### [Set task A]
Translate this sentence from the Seagate hard drive review into Spanish: "The Seagate people have done a much better job."
### [Set task B]
Please output the part of the Seagate hard drive review between "If you read" and "much better job.", inclusive, copied word for word.
### [Set task C]
Answer these questions from the Seagate hard drive review:
(i) What storage capacity does the external hard drive have?
(ii) What is the name of the program installed on the computer?
(iii) Which competing device did the columnist criticize earlier?

### [Passage shown]
Not so long ago, backing up your data was an onerous task. The process was painful and ugly.
Life is a lot nicer these days when it comes to backup technology, because hard drive makers are eager to please consumers. Wnen we started ignoring them because their hard drives weren’t easy to use, they decided to get our attention again by innovating. If you’re a hard drive maker, it’s always a good idea to make life easier for your customers.
Seagate is one of those companies that fell out of focus; if you have one of their products inside your computer you probably don’t know it. Now there is a reason to rediscover them because they have a comely external hard drive that offers a one-button backup feature. And, boy oh boy, have they created a winner!
If you read this column regularly, you know that a while back I poked a stick at the Maxtor OneTouch external hard drive, a direct competitor to the Seagate device, and bellyached that the Maxtor was temperamental. The Seagate people have done a much better job.
The 200 GB external hard drive comes in a black and silver box that sits pertly on your desk next to your computer. You connect with either a USB 2.0 or FireWire cable (both are included), and then install a small program on your computer called Bounceback Express. It’s a lean but smart little program that takes inventory of all the data on your computer, and then backs it up to the Seagate hard drive. Once it’s finished, it only backs up changed or new files the next time. It’s clever, straightforward, and without fuss. (Don’t confused backup technology with vehicle backup technology. We are talking computers here.)

### [Material provided]
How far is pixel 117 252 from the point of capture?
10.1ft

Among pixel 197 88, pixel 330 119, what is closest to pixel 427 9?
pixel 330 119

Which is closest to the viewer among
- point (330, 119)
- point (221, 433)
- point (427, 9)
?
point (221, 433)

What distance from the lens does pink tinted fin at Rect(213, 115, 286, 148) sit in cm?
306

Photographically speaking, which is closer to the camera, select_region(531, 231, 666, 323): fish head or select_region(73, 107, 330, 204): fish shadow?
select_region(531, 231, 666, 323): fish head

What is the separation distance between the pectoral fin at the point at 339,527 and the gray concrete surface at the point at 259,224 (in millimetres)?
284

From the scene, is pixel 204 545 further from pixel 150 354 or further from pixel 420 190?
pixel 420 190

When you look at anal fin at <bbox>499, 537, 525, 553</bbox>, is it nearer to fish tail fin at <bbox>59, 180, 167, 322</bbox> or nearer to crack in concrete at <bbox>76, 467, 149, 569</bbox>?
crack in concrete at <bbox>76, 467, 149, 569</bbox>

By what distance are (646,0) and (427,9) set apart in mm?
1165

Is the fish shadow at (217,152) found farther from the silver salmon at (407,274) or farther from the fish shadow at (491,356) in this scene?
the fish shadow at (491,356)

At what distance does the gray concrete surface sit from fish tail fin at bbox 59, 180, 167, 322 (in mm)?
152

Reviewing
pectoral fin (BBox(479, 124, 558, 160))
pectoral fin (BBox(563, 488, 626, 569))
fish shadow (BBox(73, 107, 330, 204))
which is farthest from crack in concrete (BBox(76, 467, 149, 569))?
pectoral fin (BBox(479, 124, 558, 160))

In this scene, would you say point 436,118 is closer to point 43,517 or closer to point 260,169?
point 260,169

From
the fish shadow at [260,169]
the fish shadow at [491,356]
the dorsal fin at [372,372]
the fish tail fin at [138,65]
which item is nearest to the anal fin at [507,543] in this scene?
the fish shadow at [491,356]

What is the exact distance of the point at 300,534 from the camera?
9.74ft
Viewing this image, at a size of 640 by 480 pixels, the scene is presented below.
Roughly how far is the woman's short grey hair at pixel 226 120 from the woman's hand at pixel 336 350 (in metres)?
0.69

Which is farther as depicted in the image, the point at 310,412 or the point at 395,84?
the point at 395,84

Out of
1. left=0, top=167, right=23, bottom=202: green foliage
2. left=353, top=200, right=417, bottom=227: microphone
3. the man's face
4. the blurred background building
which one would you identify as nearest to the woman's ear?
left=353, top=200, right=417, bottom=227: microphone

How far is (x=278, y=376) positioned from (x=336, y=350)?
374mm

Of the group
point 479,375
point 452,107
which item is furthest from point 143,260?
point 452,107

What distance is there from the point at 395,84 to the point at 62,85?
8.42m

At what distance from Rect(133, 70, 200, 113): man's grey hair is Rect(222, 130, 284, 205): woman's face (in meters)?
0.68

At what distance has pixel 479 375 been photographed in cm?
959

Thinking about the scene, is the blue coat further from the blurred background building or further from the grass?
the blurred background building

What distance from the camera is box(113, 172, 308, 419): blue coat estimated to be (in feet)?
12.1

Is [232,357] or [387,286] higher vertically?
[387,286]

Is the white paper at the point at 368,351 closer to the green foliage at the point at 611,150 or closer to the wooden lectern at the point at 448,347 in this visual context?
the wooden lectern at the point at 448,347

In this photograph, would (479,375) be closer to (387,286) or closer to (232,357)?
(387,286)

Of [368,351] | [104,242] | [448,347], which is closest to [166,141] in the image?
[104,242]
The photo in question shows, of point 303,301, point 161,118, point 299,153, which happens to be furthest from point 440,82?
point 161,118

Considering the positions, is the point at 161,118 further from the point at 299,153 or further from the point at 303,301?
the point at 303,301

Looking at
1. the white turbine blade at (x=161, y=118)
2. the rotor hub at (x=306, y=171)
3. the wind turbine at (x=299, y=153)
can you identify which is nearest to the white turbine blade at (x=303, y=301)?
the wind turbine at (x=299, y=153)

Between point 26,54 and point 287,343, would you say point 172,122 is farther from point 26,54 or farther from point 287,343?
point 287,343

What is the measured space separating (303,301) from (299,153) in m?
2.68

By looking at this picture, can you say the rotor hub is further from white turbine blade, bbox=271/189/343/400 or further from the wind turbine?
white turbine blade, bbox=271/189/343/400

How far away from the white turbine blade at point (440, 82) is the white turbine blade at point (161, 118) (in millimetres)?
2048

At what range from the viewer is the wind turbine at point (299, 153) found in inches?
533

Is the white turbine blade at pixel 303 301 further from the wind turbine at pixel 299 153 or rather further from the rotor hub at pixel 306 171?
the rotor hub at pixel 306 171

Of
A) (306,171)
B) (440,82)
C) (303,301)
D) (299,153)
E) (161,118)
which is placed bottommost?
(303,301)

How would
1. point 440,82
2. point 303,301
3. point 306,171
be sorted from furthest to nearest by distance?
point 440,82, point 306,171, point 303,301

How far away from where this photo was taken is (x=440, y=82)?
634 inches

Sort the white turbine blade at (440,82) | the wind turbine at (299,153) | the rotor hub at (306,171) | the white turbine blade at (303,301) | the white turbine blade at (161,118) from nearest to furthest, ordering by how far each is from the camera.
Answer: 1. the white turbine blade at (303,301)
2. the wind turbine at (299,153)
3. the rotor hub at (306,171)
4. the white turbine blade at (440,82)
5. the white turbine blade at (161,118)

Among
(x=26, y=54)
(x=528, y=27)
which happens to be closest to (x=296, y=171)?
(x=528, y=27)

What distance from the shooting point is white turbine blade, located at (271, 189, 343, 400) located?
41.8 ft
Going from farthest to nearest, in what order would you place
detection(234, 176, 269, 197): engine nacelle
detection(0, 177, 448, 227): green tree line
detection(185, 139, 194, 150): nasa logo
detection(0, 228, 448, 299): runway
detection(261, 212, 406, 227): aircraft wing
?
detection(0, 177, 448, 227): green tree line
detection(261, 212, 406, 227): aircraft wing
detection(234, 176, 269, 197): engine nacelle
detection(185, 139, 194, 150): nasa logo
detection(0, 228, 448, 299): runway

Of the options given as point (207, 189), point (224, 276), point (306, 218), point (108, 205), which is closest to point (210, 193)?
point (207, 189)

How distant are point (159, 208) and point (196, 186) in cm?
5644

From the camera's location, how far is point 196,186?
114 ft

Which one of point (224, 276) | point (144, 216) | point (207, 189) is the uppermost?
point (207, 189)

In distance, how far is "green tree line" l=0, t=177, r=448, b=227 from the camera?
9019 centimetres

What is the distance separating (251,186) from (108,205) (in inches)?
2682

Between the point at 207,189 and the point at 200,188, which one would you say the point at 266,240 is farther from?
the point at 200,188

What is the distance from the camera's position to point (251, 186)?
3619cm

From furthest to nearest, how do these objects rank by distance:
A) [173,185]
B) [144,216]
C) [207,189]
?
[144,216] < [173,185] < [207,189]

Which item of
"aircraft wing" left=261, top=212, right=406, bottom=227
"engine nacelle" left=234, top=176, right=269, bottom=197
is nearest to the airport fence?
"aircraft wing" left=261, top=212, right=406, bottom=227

### [Worked solution A]
La gente de Seagate ha hecho un trabajo mucho mejor.

### [Worked solution B]
If you read this column regularly, you know that a while back I poked a stick at the Maxtor OneTouch external hard drive, a direct competitor to the Seagate device, and bellyached that the Maxtor was temperamental. The Seagate people have done a much better job.

### [Worked solution C]
(i) 200 GB
(ii) Bounceback Express
(iii) The Maxtor OneTouch external hard drive